Ik hoorde [getuige 1] zeggen dat zijn vader met een van zijn knieën op de borst van zijn
zus ging zitten.
Ter plaatse aan de [straatnaam] te Assen, zag ik een meisje, inéén gekropen tegen de erfafscheiding, zitten op de grond. Ik zag dat er tranen uit haar ogen liepen en hoorde haar snikkend zeggen dat ze [slachtoffer 4] heette. Ik hoorde haar zeggen dat ze door haar vader bij de keel was gepakt en dat hij met zijn been op haar borst had gezeten. Ik zag dat ze haar rechterhand ter hoogte van haar keel hield. Ik vroeg haar of ik haar keel mocht zien.

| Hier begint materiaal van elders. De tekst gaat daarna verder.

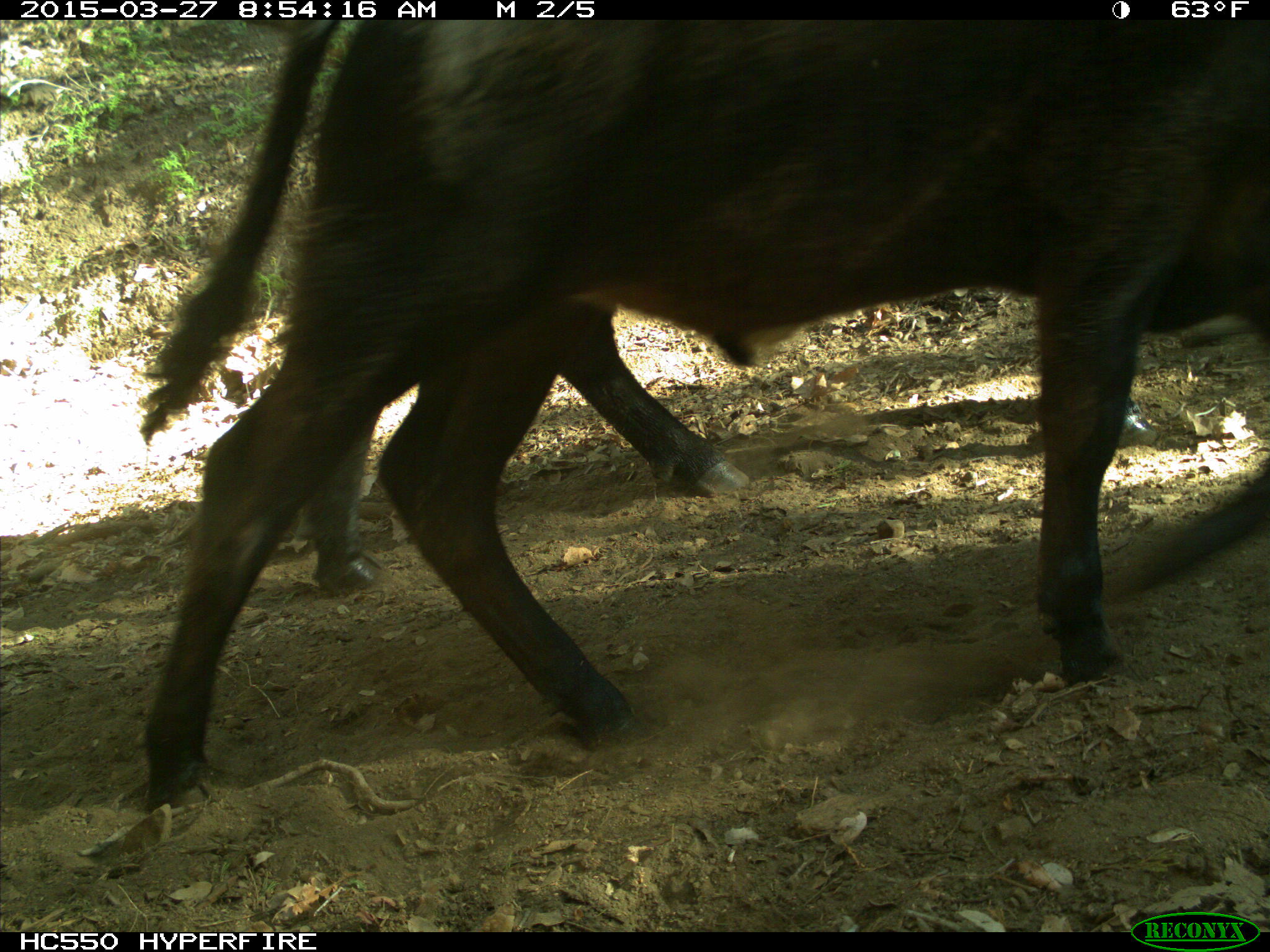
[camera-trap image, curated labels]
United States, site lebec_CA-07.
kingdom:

Ik zag een lichtelijke rode verkleuring. Ik zag dat ze met haar hand vervolgens ter
hoogte van haar sleutelbenen horizontaal heen weer wreef. Ik hoorde haar zeggen:
"Hier zat hij met zijn knie." Ik zag een lichte rode verkleuring op haar borst ter
hoogte waar haar borstbeen begon.
Ik vroeg [naam 2] (de moeder van [slachtoffer 4]) of het klopte dat [slachtoffer 4] bij de keel was gegrepen door haar vader. Ik hoorde [naam 2] antwoorden: "Ja".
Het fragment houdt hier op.